Tareas pendientes
**A.** Responda estas preguntas con datos del texto sobre Joaquín Dicenta:
(i) ¿En qué ciudad nació Dicenta?
(ii) ¿Después de qué obra es Juan José la más representada del teatro español?
(iii) ¿Quién se encargó de la edición e introducción del volumen Crónicas viajeras?
**B.** Según el texto sobre Joaquín Dicenta, ¿por qué quedó el autor relegado al olvido en la cultura española? Explíquelo en una a tres oraciones.
**C.** Transcriba del texto sobre Joaquín Dicenta el fragmento que va desde "La gran diferencia" hasta "su radicalismo revolucionario.".

Texto de lectura
▼

La vida de Joaquín Dicenta (Calatayud, 1862 – Alicante, 1917) es un compendio de las virtudes y defectos que adornan al periodista español y, sobre todo, a su imagen literaria. Parece un retrato de robot de esa especie típica, y a menudo tópica, del profesional ibérico de la prensa.
Fue bohemio hasta la cirrosis, hiperactivo hasta la extenuación, comprometido políticamente —socialista y republicano— y revolucionario antes de que la revolución fuera una distopía. Se le puede considerar un literato notable; alcanzó el éxito en vida, pero lo dilapidó. Pudo haber sido nuestro Zola o nuestro Hugo; y su Juan José pudo ser nuestro Germinal o nuestro Hernani. La obra aún es hoy la más representada de nuestro teatro después del Don Juan de Zorrilla. “Fue a la cultura española del momento —aseguran sus estudiosos— lo que Los miserables a la francesa: un auténtico icono la de la lucha de clases”.
La gran diferencia es que Zola y Hugo hoy están en los altares de la cultura francesa, y Dicenta condenado por su casticismo en la despensa del olvido de la cultura española. La izquierda no le perdonó su conservadurismo costumbrista y castizo, y la derecha lo castigó por su ateísmo, su malditismo y su radicalismo revolucionario.
Para ser justos, habría que decir que va camino de la restitución. Han tenido que pasar cien años de su muerte para que se le haga una mínima justicia. De la misión se encarga principalmente, una vez más, la editorial Renacimiento. En 2017 publicó su Espumas y plomo (edición de José Ramón Trujillo), que incluye —a mi juicio— lo mejor de su obra: las nueve crónicas del viaje a Linares para relatar las penurias de los mineros del plomo. Y el verano pasado vio la luz en la misma editorial el volumen Crónicas viajeras, con edición e introducción de Begoña Sáez Martínez.

▲

Registros guardados
▼

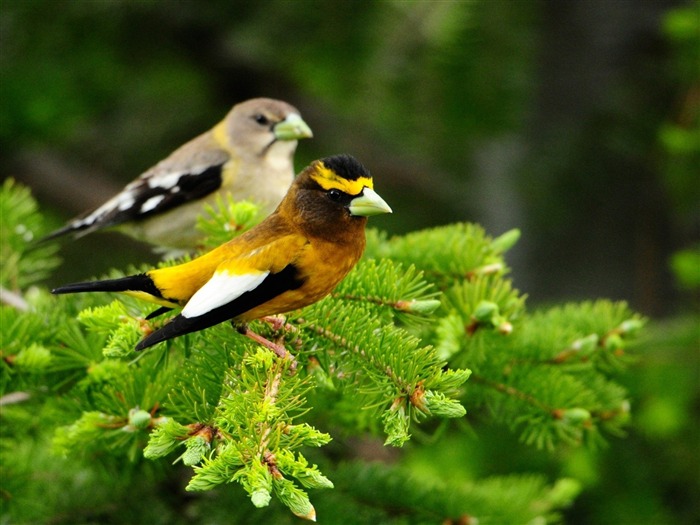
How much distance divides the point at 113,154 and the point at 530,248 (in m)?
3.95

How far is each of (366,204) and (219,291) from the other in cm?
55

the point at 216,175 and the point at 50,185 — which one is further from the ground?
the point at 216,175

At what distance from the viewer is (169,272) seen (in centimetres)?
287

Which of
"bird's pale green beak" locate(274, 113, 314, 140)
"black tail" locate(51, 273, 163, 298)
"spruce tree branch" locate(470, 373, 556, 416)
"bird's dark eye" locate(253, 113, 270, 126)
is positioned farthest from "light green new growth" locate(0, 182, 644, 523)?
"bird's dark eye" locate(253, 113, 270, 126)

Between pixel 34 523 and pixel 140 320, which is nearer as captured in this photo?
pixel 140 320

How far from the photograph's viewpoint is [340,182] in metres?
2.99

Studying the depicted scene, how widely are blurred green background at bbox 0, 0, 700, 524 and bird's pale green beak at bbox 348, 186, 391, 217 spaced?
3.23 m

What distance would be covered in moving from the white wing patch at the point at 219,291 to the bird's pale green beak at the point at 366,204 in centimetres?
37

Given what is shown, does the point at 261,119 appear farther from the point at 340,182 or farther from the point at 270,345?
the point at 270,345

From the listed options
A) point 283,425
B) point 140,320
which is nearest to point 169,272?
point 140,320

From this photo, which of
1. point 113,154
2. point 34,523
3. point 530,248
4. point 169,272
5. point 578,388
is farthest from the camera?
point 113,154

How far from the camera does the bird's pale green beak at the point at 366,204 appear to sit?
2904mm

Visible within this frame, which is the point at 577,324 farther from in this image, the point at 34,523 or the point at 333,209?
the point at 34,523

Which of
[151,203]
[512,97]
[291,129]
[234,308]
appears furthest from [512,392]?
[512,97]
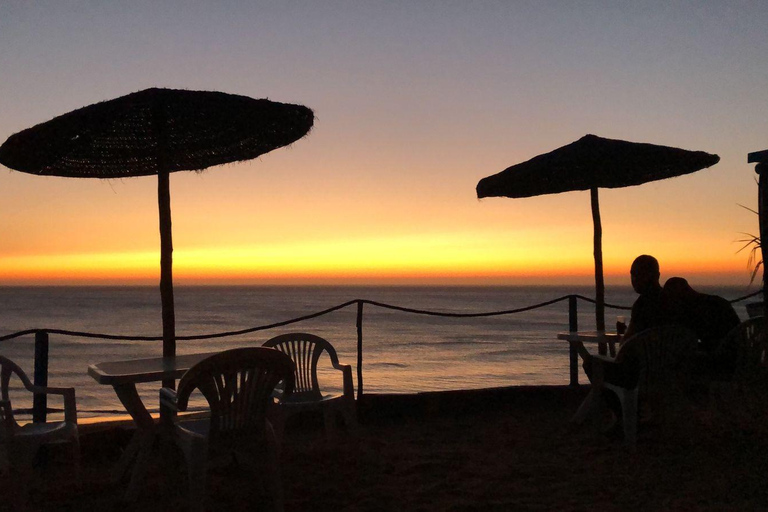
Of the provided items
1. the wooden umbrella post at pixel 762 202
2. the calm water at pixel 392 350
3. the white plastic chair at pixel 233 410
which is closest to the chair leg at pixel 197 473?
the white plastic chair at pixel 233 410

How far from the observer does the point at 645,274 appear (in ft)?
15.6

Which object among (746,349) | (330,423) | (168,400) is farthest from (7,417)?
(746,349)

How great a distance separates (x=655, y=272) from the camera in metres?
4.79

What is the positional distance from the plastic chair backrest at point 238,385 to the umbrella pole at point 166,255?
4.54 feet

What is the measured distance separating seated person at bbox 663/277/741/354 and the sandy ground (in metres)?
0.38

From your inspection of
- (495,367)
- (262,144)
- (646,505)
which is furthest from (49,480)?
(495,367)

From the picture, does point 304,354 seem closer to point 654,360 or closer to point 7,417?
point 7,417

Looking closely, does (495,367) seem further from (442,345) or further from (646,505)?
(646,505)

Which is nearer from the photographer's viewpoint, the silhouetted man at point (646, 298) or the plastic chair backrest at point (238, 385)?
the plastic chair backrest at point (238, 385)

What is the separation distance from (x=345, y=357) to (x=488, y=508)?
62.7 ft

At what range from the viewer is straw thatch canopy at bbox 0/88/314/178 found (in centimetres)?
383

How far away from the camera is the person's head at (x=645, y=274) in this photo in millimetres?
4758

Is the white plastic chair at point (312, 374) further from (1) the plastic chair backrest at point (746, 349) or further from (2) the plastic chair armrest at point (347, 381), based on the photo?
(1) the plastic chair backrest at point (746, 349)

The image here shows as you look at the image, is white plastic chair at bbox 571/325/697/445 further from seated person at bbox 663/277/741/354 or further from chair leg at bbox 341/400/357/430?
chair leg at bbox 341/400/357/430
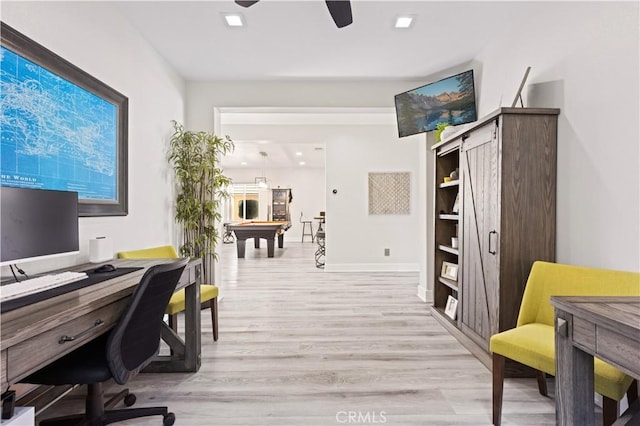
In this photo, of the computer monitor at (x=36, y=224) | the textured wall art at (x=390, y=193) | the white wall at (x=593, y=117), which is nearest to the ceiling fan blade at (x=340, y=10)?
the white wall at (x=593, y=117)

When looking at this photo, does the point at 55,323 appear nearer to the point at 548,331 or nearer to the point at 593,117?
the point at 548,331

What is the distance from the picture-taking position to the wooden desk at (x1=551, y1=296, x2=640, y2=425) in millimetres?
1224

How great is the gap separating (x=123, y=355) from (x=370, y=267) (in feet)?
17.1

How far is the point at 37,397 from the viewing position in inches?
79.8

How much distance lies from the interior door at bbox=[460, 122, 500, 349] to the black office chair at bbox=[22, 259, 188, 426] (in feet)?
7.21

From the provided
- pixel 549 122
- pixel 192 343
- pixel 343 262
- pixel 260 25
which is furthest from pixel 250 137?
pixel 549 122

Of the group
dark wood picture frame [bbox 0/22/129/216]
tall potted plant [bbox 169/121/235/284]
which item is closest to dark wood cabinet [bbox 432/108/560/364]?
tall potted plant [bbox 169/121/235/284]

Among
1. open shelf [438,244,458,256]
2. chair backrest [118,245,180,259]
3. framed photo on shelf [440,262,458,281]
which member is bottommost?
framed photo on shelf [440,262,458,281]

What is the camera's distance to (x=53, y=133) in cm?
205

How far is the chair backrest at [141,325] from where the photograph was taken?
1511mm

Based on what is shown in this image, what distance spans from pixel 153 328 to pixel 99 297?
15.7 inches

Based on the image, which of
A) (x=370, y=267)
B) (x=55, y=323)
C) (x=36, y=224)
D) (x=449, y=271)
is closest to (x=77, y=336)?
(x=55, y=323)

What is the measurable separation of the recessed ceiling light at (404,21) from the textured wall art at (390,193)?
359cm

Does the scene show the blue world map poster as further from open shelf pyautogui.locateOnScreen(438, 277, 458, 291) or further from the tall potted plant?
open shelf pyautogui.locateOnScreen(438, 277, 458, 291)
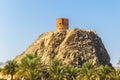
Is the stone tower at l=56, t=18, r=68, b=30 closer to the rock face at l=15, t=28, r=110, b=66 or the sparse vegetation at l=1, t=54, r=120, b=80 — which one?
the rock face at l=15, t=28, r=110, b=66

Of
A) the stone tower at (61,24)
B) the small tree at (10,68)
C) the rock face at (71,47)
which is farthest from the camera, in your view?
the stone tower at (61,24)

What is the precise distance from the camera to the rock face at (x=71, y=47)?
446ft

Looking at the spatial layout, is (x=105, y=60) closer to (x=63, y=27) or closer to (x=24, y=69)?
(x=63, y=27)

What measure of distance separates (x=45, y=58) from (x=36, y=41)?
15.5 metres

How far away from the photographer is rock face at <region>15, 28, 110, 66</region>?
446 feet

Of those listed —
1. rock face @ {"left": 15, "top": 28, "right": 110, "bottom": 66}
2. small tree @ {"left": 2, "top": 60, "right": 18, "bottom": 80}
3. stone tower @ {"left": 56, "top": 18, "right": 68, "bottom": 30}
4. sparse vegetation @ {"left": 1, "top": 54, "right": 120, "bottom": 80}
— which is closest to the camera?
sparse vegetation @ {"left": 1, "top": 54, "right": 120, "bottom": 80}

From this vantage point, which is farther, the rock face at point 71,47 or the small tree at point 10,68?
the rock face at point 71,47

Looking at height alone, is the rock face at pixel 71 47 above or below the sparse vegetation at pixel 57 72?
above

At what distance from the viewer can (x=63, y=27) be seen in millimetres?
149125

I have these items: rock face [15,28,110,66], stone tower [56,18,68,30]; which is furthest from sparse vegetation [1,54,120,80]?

▲
▼

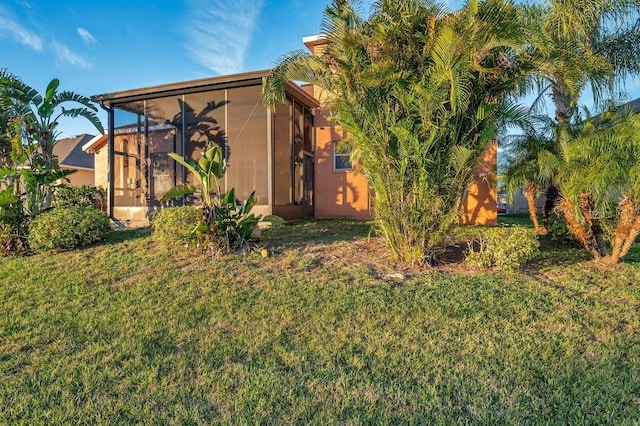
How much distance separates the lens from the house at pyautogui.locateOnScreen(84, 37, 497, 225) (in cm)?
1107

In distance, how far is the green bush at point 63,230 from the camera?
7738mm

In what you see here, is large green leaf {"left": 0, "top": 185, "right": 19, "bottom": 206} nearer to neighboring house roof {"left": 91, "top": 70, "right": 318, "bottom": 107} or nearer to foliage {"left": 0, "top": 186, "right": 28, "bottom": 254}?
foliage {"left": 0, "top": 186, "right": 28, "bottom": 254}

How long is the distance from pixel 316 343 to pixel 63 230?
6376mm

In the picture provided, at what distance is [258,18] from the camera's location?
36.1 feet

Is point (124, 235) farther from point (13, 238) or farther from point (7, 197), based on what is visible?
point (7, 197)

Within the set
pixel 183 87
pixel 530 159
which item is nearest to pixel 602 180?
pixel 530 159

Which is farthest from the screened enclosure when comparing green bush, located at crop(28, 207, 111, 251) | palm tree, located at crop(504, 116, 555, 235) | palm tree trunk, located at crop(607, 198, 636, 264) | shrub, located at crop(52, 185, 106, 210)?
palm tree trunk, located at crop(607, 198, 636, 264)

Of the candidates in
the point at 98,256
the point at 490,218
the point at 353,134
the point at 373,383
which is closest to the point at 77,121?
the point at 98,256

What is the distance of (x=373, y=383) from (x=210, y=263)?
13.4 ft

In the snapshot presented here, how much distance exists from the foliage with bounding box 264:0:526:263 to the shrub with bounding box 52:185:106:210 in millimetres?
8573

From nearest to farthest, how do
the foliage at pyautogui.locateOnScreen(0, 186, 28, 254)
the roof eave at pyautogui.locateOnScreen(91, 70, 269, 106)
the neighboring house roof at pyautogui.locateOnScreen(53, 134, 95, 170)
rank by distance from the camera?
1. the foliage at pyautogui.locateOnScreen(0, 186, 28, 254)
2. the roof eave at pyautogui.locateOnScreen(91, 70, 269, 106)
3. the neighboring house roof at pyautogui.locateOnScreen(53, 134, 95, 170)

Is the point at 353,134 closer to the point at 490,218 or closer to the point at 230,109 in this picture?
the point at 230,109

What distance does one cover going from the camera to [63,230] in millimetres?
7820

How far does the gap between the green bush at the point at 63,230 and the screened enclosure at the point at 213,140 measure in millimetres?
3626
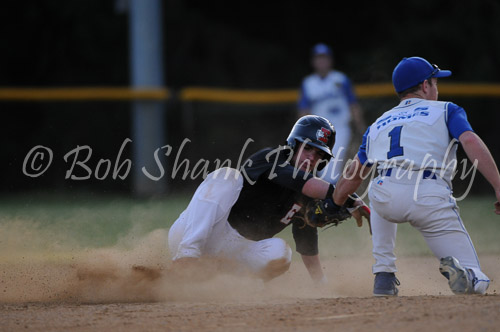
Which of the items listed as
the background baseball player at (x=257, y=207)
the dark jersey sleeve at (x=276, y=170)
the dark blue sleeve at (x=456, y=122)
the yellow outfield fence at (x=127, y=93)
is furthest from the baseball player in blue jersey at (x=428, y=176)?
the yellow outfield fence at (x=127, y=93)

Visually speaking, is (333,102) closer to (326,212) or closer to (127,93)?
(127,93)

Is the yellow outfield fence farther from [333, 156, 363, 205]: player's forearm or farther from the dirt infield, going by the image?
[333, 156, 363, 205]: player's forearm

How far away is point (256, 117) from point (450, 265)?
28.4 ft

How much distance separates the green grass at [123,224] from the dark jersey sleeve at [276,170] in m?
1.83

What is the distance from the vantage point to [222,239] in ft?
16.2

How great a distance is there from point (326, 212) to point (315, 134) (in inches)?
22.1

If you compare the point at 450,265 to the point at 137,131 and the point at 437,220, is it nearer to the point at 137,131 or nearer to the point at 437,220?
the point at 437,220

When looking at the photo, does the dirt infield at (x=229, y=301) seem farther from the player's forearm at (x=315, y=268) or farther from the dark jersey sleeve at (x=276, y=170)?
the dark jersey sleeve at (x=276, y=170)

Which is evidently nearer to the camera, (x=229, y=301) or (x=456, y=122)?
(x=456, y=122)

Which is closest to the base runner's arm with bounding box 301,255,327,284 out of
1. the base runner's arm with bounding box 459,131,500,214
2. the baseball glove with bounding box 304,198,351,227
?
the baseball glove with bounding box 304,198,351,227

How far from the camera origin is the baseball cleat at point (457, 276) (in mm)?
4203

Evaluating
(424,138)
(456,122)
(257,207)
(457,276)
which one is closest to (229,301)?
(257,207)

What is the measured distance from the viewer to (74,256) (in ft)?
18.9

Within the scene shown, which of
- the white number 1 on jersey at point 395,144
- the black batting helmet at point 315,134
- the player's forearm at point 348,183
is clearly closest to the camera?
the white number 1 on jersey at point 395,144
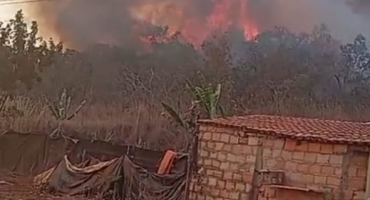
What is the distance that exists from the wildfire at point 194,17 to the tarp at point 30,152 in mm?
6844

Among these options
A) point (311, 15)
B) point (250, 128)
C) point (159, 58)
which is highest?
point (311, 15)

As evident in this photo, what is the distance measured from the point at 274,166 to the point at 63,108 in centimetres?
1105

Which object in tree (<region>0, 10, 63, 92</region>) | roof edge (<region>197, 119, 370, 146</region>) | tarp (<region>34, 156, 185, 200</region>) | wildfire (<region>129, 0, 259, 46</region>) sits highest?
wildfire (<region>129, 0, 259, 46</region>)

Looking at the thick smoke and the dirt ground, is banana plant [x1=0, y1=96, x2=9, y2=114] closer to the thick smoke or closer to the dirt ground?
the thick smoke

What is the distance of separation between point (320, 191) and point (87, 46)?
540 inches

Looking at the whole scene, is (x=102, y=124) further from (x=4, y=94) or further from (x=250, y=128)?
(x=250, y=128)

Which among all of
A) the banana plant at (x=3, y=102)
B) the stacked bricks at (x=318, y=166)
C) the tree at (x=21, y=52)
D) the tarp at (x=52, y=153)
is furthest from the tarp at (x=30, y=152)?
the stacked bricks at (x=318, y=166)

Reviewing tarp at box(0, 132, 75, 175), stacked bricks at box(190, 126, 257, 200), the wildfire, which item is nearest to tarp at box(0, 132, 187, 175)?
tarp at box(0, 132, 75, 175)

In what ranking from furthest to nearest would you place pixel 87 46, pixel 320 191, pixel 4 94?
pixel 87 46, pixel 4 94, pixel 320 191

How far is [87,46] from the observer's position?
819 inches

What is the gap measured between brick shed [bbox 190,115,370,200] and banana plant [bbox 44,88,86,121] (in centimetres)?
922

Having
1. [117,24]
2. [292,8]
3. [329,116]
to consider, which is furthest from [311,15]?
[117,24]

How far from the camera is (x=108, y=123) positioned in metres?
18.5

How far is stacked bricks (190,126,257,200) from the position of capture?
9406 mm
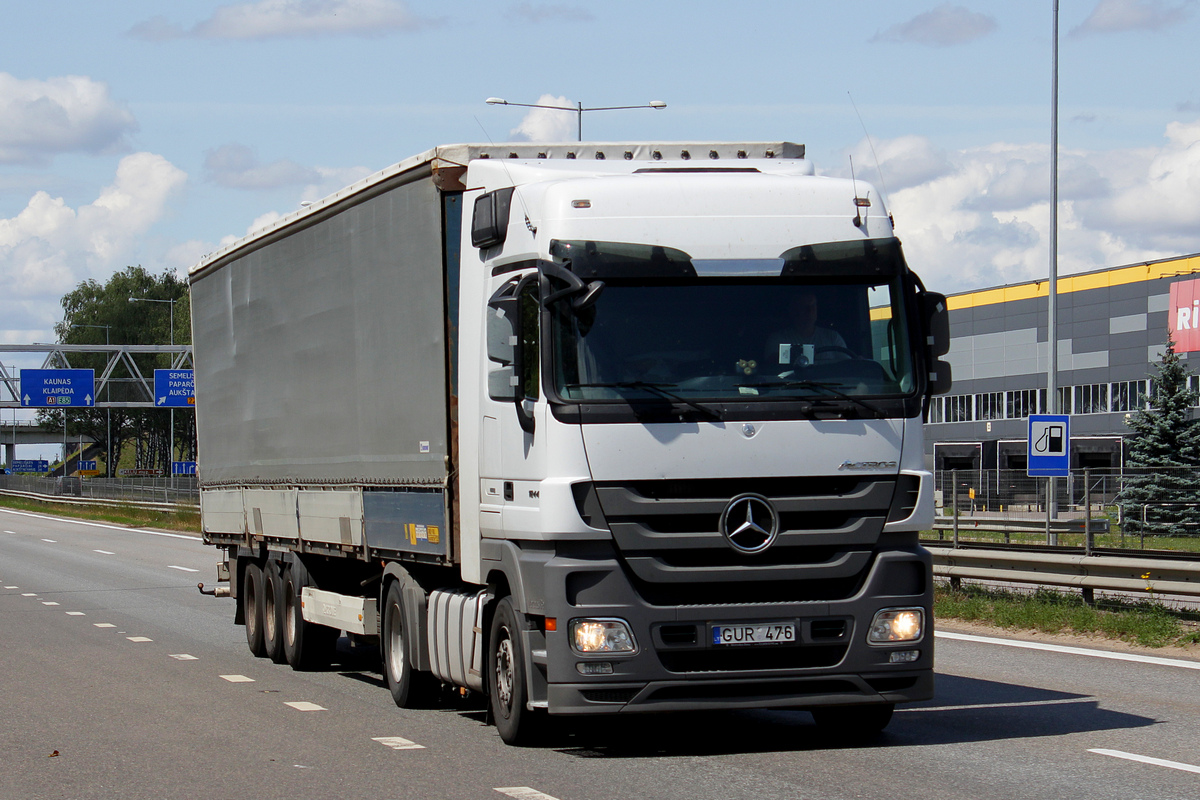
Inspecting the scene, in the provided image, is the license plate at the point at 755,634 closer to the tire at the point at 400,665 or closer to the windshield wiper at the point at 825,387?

▲

Soluciones en orden
**A.**
(i) En Calatayud.
(ii) Después del Don Juan de Zorrilla.
(iii) Begoña Sáez Martínez.

**B.** Quedó olvidado porque ninguno de los dos bandos políticos lo aceptó. La izquierda no le perdonó su conservadurismo costumbrista y castizo. La derecha lo castigó por su ateísmo, su malditismo y su radicalismo revolucionario.

**C.**
La gran diferencia es que Zola y Hugo hoy están en los altares de la cultura francesa, y Dicenta condenado por su casticismo en la despensa del olvido de la cultura española. La izquierda no le perdonó su conservadurismo costumbrista y castizo, y la derecha lo castigó por su ateísmo, su malditismo y su radicalismo revolucionario.